**WHAT NEEDS TO BE DONE:** The entries are given below. Output each one unchanged.

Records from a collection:
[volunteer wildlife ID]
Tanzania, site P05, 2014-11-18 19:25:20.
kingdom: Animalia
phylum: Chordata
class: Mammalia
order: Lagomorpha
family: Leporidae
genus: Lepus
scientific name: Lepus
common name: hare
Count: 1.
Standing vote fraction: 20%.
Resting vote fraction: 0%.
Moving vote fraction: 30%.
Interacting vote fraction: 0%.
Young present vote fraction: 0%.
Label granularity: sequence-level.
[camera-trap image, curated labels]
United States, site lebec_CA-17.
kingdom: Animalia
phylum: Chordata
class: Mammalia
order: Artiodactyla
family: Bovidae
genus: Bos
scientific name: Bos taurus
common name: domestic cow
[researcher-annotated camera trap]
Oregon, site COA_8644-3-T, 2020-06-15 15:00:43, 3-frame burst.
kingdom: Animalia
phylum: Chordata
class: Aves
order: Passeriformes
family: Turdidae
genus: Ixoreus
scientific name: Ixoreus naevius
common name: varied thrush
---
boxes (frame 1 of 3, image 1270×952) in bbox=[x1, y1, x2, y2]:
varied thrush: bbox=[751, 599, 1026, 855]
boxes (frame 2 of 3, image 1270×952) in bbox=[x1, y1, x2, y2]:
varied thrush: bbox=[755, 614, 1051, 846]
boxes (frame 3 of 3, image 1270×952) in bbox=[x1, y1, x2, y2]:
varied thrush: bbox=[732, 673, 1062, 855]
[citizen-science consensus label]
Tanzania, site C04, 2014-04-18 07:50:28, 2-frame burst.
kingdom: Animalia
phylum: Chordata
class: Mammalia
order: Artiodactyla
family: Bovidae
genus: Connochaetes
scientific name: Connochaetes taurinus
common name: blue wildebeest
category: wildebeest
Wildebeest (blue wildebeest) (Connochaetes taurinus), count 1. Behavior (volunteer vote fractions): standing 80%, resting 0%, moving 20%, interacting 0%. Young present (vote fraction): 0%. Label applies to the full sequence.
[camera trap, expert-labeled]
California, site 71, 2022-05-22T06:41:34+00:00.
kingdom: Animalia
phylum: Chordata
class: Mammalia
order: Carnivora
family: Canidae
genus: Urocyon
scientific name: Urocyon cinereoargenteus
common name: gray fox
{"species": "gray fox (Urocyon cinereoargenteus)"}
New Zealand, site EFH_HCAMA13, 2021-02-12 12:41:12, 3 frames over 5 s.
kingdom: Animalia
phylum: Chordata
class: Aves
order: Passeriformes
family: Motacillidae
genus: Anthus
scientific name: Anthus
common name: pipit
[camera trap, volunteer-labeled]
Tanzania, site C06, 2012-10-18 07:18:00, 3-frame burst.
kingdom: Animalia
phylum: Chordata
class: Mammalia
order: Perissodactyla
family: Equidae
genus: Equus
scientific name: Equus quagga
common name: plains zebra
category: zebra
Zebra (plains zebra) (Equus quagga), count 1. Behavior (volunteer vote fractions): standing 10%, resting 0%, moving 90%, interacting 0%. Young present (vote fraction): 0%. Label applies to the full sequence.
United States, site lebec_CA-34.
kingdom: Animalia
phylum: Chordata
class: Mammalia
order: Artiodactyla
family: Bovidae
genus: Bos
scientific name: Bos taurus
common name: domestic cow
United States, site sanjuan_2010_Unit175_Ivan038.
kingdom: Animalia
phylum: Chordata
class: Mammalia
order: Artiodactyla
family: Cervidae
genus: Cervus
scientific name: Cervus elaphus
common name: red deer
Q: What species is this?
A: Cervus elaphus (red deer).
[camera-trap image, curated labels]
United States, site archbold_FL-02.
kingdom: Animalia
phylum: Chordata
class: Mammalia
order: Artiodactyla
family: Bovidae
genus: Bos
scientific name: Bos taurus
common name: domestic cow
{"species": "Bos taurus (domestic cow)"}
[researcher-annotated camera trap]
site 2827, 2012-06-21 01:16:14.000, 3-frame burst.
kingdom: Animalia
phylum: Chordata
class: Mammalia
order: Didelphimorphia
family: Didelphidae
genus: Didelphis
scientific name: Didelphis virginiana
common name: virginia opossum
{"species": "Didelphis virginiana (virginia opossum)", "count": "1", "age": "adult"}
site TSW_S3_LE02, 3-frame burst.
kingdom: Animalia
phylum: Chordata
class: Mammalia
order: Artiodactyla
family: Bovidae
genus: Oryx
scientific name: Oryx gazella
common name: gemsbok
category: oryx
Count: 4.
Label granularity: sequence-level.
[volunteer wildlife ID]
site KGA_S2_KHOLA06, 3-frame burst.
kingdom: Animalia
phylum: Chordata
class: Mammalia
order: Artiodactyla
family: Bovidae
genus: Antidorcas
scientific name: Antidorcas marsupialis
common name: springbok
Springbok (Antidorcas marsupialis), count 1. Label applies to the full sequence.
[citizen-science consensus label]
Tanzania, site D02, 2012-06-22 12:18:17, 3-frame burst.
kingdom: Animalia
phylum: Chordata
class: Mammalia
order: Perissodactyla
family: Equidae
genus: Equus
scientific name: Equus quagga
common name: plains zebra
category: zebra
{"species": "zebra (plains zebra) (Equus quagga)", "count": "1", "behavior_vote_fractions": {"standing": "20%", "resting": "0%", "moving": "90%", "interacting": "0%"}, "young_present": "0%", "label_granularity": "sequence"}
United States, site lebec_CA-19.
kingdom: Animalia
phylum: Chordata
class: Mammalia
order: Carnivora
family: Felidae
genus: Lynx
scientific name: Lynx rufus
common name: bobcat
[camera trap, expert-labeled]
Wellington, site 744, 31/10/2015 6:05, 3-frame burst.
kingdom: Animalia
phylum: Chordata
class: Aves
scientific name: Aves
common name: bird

**YOUR SOLUTION:**
[volunteer wildlife ID]
Tanzania, site P05, 2014-11-18 19:25:20.
kingdom: Animalia
phylum: Chordata
class: Mammalia
order: Lagomorpha
family: Leporidae
genus: Lepus
scientific name: Lepus
common name: hare
Count: 1.
Standing vote fraction: 20%.
Resting vote fraction: 0%.
Moving vote fraction: 30%.
Interacting vote fraction: 0%.
Young present vote fraction: 0%.
Label granularity: sequence-level.
[camera-trap image, curated labels]
United States, site lebec_CA-17.
kingdom: Animalia
phylum: Chordata
class: Mammalia
order: Artiodactyla
family: Bovidae
genus: Bos
scientific name: Bos taurus
common name: domestic cow
[researcher-annotated camera trap]
Oregon, site COA_8644-3-T, 2020-06-15 15:00:43, 3-frame burst.
kingdom: Animalia
phylum: Chordata
class: Aves
order: Passeriformes
family: Turdidae
genus: Ixoreus
scientific name: Ixoreus naevius
common name: varied thrush
---
boxes (frame 1 of 3, image 1270×952) in bbox=[x1, y1, x2, y2]:
varied thrush: bbox=[751, 599, 1026, 855]
boxes (frame 2 of 3, image 1270×952) in bbox=[x1, y1, x2, y2]:
varied thrush: bbox=[755, 614, 1051, 846]
boxes (frame 3 of 3, image 1270×952) in bbox=[x1, y1, x2, y2]:
varied thrush: bbox=[732, 673, 1062, 855]
[citizen-science consensus label]
Tanzania, site C04, 2014-04-18 07:50:28, 2-frame burst.
kingdom: Animalia
phylum: Chordata
class: Mammalia
order: Artiodactyla
family: Bovidae
genus: Connochaetes
scientific name: Connochaetes taurinus
common name: blue wildebeest
category: wildebeest
Wildebeest (blue wildebeest) (Connochaetes taurinus), count 1. Behavior (volunteer vote fractions): standing 80%, resting 0%, moving 20%, interacting 0%. Young present (vote fraction): 0%. Label applies to the full sequence.
[camera trap, expert-labeled]
California, site 71, 2022-05-22T06:41:34+00:00.
kingdom: Animalia
phylum: Chordata
class: Mammalia
order: Carnivora
family: Canidae
genus: Urocyon
scientific name: Urocyon cinereoargenteus
common name: gray fox
{"species": "gray fox (Urocyon cinereoargenteus)"}
New Zealand, site EFH_HCAMA13, 2021-02-12 12:41:12, 3 frames over 5 s.
kingdom: Animalia
phylum: Chordata
class: Aves
order: Passeriformes
family: Motacillidae
genus: Anthus
scientific name: Anthus
common name: pipit
[camera trap, volunteer-labeled]
Tanzania, site C06, 2012-10-18 07:18:00, 3-frame burst.
kingdom: Animalia
phylum: Chordata
class: Mammalia
order: Perissodactyla
family: Equidae
genus: Equus
scientific name: Equus quagga
common name: plains zebra
category: zebra
Zebra (plains zebra) (Equus quagga), count 1. Behavior (volunteer vote fractions): standing 10%, resting 0%, moving 90%, interacting 0%. Young present (vote fraction): 0%. Label applies to the full sequence.
United States, site lebec_CA-34.
kingdom: Animalia
phylum: Chordata
class: Mammalia
order: Artiodactyla
family: Bovidae
genus: Bos
scientific name: Bos taurus
common name: domestic cow
United States, site sanjuan_2010_Unit175_Ivan038.
kingdom: Animalia
phylum: Chordata
class: Mammalia
order: Artiodactyla
family: Cervidae
genus: Cervus
scientific name: Cervus elaphus
common name: red deer
Q: What species is this?
A: Cervus elaphus (red deer).
[camera-trap image, curated labels]
United States, site archbold_FL-02.
kingdom: Animalia
phylum: Chordata
class: Mammalia
order: Artiodactyla
family: Bovidae
genus: Bos
scientific name: Bos taurus
common name: domestic cow
{"species": "Bos taurus (domestic cow)"}
[researcher-annotated camera trap]
site 2827, 2012-06-21 01:16:14.000, 3-frame burst.
kingdom: Animalia
phylum: Chordata
class: Mammalia
order: Didelphimorphia
family: Didelphidae
genus: Didelphis
scientific name: Didelphis virginiana
common name: virginia opossum
{"species": "Didelphis virginiana (virginia opossum)", "count": "1", "age": "adult"}
site TSW_S3_LE02, 3-frame burst.
kingdom: Animalia
phylum: Chordata
class: Mammalia
order: Artiodactyla
family: Bovidae
genus: Oryx
scientific name: Oryx gazella
common name: gemsbok
category: oryx
Count: 4.
Label granularity: sequence-level.
[volunteer wildlife ID]
site KGA_S2_KHOLA06, 3-frame burst.
kingdom: Animalia
phylum: Chordata
class: Mammalia
order: Artiodactyla
family: Bovidae
genus: Antidorcas
scientific name: Antidorcas marsupialis
common name: springbok
Springbok (Antidorcas marsupialis), count 1. Label applies to the full sequence.
[citizen-science consensus label]
Tanzania, site D02, 2012-06-22 12:18:17, 3-frame burst.
kingdom: Animalia
phylum: Chordata
class: Mammalia
order: Perissodactyla
family: Equidae
genus: Equus
scientific name: Equus quagga
common name: plains zebra
category: zebra
{"species": "zebra (plains zebra) (Equus quagga)", "count": "1", "behavior_vote_fractions": {"standing": "20%", "resting": "0%", "moving": "90%", "interacting": "0%"}, "young_present": "0%", "label_granularity": "sequence"}
United States, site lebec_CA-19.
kingdom: Animalia
phylum: Chordata
class: Mammalia
order: Carnivora
family: Felidae
genus: Lynx
scientific name: Lynx rufus
common name: bobcat
[camera trap, expert-labeled]
Wellington, site 744, 31/10/2015 6:05, 3-frame burst.
kingdom: Animalia
phylum: Chordata
class: Aves
scientific name: Aves
common name: bird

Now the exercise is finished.